- [TEXTO EXTRAÍDO]

----

Os piores resultados do PIB na história foram registrados em 1990, quando a economia encolheu 4,35%, e 1981 (-4,25%). Na última recessão, as quedas foram de 3,55% em 2015 e 3,28% em 2016.
Como o governo avalia o PIB do segundo trimestre
Em nota distribuída à imprensa, o Ministério da Economia destaca que, apesar da forte queda, a redução da atividade no Brasil "está entre as menores em relação às principais economias". "Por exemplo, a queda no 2.º trimestre nos países do G7, quando comparado ao mesmo trimestre de 2019, foi de -11,9%. Algo semelhante ocorre para os países emergentes como Chile, México e Índia foram de -13,7%, -19% e -23,9%, respectivamente", diz o comunicado.
O ministério enfatiza que "as medidas de preservação de emprego e manutenção da renda limitaram a deterioração mais aguda da economia", e que "os indicadores de maior frequência mostram que a atividade continua recuperando", notadamente no varejo e na indústria.
Mas a nota também afirma que, "para que a retomada seja consistente, é importante a continuidade da agenda de reformas estruturais e da consolidação fiscal".
"O diagnóstico do baixo crescimento da economia brasileira é a baixa produtividade, resultado da má alocação de recursos. Não há outro caminho que resulte em elevação do bem-estar dos brasileiros a não ser medidas que busquem a correção da má alocação e incentive a expansão do setor privado", diz o texto da equipe econômica.
Investimento, consumo das famílias e despesas do governo diminuíram
Sob a ótica da demanda, a queda do PIB no segundo trimestre foi resultado da queda do investimento produtivo (medido pela Formação Bruta de Capital Fixo, que caiu 15,4% em relação ao primeiro trimestre), do consumo das famílias (-12,5%) e das despesas do governo (-8,8%).

----

- [Registros de dados armazenados]
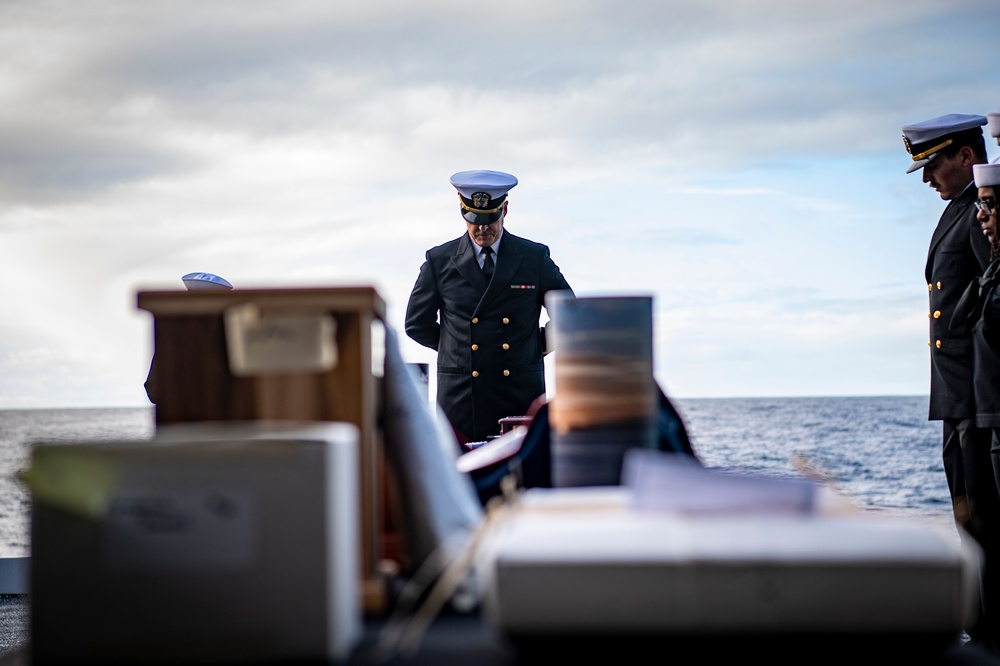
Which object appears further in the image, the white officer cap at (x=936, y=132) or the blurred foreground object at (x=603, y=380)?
the white officer cap at (x=936, y=132)

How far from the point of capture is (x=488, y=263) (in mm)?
4199

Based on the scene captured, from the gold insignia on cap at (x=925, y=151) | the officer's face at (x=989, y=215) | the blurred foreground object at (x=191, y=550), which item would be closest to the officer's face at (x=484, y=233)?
the gold insignia on cap at (x=925, y=151)

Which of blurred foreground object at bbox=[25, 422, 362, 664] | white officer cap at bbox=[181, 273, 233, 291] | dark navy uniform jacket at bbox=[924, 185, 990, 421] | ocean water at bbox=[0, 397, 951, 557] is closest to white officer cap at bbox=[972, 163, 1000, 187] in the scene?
dark navy uniform jacket at bbox=[924, 185, 990, 421]

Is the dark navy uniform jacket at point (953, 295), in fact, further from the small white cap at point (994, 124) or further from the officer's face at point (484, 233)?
the officer's face at point (484, 233)

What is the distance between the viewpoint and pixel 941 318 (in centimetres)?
335

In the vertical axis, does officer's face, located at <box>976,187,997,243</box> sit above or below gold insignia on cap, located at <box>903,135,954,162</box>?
below

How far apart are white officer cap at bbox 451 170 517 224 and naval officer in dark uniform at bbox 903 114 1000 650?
1.57 m

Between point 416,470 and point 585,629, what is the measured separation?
332 millimetres

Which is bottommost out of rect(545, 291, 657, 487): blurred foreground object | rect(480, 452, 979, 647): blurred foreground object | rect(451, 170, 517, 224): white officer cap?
rect(480, 452, 979, 647): blurred foreground object

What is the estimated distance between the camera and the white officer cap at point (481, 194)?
423cm

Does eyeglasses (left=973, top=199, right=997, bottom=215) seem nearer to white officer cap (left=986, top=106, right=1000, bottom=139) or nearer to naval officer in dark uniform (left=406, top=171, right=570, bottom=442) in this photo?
white officer cap (left=986, top=106, right=1000, bottom=139)

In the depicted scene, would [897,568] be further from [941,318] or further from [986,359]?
[941,318]

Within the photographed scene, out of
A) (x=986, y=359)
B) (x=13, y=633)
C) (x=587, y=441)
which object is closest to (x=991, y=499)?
(x=986, y=359)

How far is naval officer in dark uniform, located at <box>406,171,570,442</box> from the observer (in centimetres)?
412
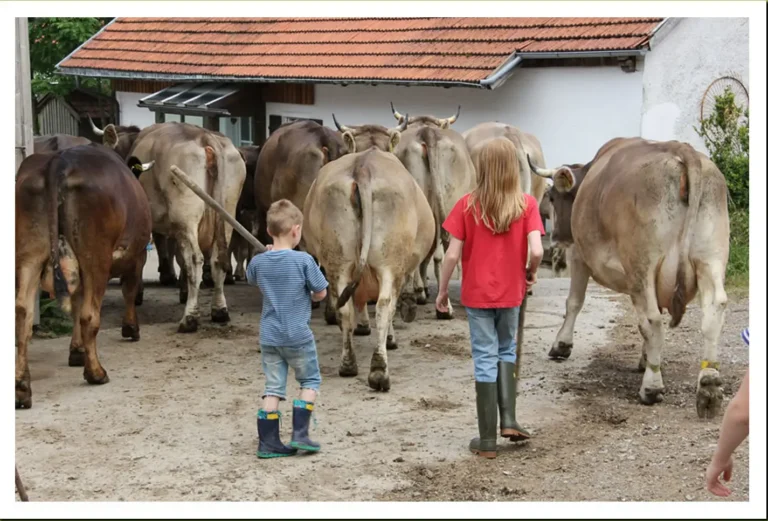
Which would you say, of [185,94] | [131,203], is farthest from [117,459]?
[185,94]

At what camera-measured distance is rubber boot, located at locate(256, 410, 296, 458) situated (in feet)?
21.2

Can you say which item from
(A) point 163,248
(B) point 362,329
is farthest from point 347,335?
(A) point 163,248

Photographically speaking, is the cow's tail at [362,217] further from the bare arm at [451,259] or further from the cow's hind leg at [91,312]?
the cow's hind leg at [91,312]

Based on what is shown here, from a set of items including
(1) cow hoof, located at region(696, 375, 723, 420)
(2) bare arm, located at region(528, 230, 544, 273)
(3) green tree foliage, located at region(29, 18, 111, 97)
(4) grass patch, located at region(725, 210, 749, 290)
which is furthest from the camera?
(3) green tree foliage, located at region(29, 18, 111, 97)

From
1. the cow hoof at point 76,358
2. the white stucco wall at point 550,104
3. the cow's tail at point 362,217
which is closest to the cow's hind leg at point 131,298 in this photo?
the cow hoof at point 76,358

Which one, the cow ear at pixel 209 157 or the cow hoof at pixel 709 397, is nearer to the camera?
the cow hoof at pixel 709 397

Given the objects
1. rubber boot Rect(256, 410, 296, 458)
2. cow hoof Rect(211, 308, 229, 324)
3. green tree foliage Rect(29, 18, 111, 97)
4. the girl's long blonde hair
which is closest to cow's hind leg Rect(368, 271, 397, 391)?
rubber boot Rect(256, 410, 296, 458)

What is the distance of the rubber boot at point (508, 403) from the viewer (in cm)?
661

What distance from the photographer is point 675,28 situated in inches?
553

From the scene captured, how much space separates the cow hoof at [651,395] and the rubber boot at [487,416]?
5.36ft

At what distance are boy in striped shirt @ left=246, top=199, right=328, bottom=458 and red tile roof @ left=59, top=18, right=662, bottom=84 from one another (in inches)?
345

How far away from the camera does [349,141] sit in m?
9.92

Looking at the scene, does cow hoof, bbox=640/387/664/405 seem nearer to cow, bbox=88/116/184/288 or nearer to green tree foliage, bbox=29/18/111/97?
cow, bbox=88/116/184/288

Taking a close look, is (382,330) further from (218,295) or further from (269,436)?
(218,295)
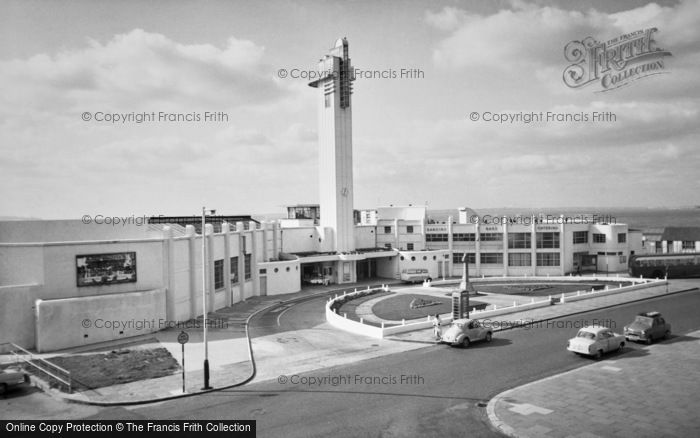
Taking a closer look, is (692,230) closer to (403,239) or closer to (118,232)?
(403,239)

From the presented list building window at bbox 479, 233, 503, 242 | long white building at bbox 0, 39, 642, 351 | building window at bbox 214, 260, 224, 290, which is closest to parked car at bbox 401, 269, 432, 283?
long white building at bbox 0, 39, 642, 351

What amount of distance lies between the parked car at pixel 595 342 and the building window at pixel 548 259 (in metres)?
43.8

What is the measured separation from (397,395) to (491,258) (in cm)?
5463

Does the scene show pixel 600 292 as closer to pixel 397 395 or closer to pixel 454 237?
pixel 454 237

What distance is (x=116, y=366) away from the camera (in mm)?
28312

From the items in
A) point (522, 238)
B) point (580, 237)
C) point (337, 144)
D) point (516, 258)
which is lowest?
point (516, 258)

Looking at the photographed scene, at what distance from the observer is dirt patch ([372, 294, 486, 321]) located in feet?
139

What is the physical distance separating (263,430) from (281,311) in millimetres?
28689

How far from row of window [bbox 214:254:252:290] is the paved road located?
78.3 feet

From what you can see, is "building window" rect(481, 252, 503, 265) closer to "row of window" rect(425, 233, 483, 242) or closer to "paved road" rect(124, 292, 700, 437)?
"row of window" rect(425, 233, 483, 242)

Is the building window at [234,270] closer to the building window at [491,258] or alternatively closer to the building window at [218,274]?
the building window at [218,274]

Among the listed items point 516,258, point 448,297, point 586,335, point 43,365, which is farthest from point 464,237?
point 43,365

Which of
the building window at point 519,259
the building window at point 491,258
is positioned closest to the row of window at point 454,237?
the building window at point 491,258

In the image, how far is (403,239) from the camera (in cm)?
7675
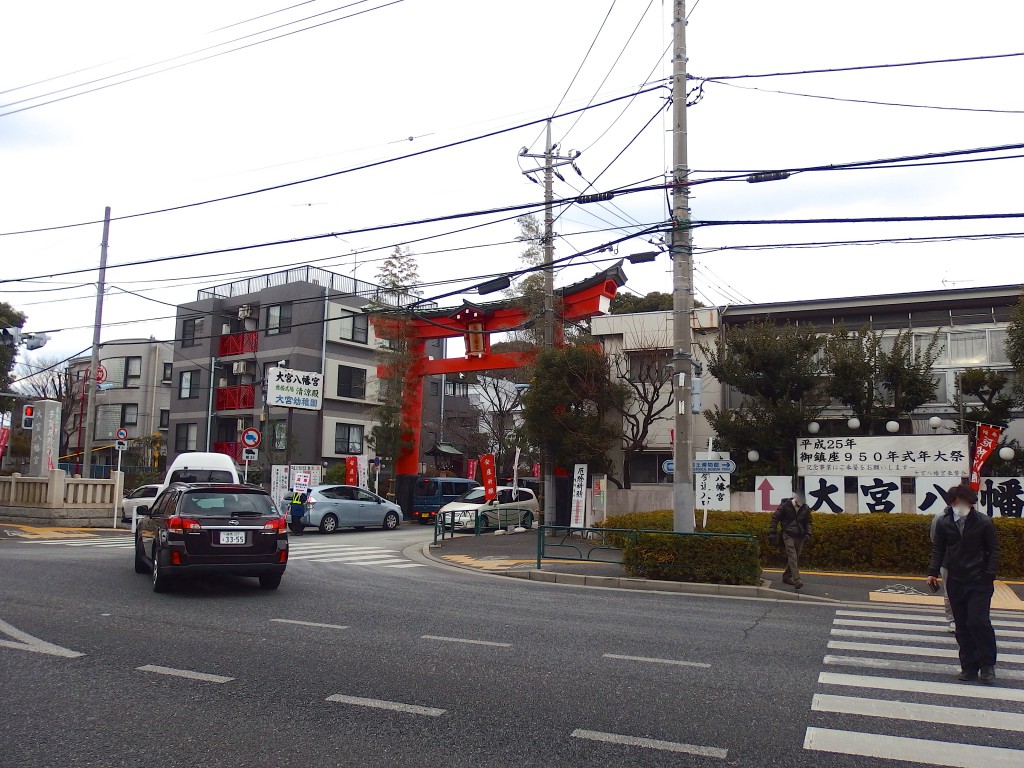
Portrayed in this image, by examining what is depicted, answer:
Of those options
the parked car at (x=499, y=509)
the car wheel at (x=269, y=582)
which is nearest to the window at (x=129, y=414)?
the parked car at (x=499, y=509)

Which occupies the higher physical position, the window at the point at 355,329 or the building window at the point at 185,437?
the window at the point at 355,329

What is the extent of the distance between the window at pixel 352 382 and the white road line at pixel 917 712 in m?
36.8

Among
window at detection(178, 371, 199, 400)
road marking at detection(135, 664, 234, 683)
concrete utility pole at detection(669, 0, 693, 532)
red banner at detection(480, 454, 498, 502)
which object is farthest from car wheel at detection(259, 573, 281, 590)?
window at detection(178, 371, 199, 400)

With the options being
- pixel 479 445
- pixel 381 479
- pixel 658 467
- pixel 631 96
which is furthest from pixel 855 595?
pixel 479 445

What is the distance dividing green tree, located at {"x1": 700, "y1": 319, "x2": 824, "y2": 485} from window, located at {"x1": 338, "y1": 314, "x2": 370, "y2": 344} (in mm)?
24972

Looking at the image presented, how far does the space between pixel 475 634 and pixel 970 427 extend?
637 inches

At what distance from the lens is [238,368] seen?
40.2 m

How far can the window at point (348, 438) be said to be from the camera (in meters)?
41.0

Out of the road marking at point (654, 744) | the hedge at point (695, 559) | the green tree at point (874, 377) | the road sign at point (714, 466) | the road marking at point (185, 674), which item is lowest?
the road marking at point (185, 674)

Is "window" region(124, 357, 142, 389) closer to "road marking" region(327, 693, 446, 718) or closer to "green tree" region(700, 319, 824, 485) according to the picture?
"green tree" region(700, 319, 824, 485)

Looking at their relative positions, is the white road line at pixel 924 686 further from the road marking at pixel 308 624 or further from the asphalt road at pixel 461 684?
the road marking at pixel 308 624

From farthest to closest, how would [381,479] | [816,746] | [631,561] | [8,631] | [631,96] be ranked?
[381,479], [631,96], [631,561], [8,631], [816,746]

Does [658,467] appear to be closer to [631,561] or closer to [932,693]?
[631,561]

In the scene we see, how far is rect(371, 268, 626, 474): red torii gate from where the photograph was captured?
78.8 feet
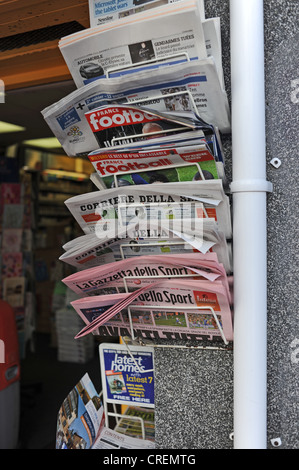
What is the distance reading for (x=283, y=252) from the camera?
0.85 metres

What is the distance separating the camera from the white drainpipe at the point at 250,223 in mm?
812

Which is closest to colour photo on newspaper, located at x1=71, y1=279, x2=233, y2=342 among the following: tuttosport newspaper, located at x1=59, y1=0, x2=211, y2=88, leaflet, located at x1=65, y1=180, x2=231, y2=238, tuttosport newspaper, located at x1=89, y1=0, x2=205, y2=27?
leaflet, located at x1=65, y1=180, x2=231, y2=238

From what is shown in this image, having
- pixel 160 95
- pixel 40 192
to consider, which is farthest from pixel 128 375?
pixel 40 192

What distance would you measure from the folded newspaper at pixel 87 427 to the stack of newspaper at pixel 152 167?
0.28 metres

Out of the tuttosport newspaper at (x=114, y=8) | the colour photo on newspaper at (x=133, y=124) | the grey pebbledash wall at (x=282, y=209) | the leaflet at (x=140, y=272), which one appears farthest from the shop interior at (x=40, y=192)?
the leaflet at (x=140, y=272)

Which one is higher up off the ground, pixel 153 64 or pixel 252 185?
pixel 153 64

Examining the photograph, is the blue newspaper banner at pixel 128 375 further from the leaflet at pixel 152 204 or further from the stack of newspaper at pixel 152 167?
the leaflet at pixel 152 204

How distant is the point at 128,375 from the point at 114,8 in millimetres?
845

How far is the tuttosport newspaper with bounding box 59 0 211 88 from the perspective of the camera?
2.49 ft

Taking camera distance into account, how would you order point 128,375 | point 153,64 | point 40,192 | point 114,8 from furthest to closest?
1. point 40,192
2. point 128,375
3. point 114,8
4. point 153,64

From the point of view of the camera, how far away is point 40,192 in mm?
6445

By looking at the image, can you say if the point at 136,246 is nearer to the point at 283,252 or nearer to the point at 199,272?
the point at 199,272

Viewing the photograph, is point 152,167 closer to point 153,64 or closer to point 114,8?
point 153,64

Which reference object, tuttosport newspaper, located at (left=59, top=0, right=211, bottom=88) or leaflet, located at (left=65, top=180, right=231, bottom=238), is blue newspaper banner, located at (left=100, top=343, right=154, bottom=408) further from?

----

- [SUAS TAREFAS]
- a) Transcreva o trecho do texto sobre o PIB que começa em "O ministério enfatiza" e termina em "e na indústria.".
- b) Escreva a continuação do texto sobre o PIB a partir da última frase apresentada.

- [RESPOSTAS DO EXERCÍCIO]
- a)
O ministério enfatiza que "as medidas de preservação de emprego e manutenção da renda limitaram a deterioração mais aguda da economia", e que "os indicadores de maior frequência mostram que a atividade continua recuperando", notadamente no varejo e na indústria.

- b)
O único impacto positivo veio do comércio exterior: as exportações de bens e serviços aumentaram 1,8%, ao passo que as importações diminuíram 13,2%, segundo o IBGE.
Indústria e serviços despencaram, agropecuária cresceu
Sob a ótica da oferta, o único resultado positivo entre os grandes setores veio da agropecuária, cujo PIB avançou 0,4% na passagem do primeiro para o segundo semestre.
A atividade da indústria diminui 12,3%, afetada pela forte queda em segmentos como a indústria de transformação (-17,5%) e a construção (5,7%), entre outros.
Nos serviços, maior setor da economia brasileira, o tombo foi de 9,7% no segundo trimestre. A baixa foi disseminada por vários segmentos, com destaque para "outras atividades de serviços" (-19,8%), transporte, armazenagem e correio (-19,3%), e comércio (-13,0%). Por outro lado, o IBGE reportou leve avanço em atividades financeiras, de seguros e serviços relacionados (0,8%) e atividades imobiliárias (0,5%).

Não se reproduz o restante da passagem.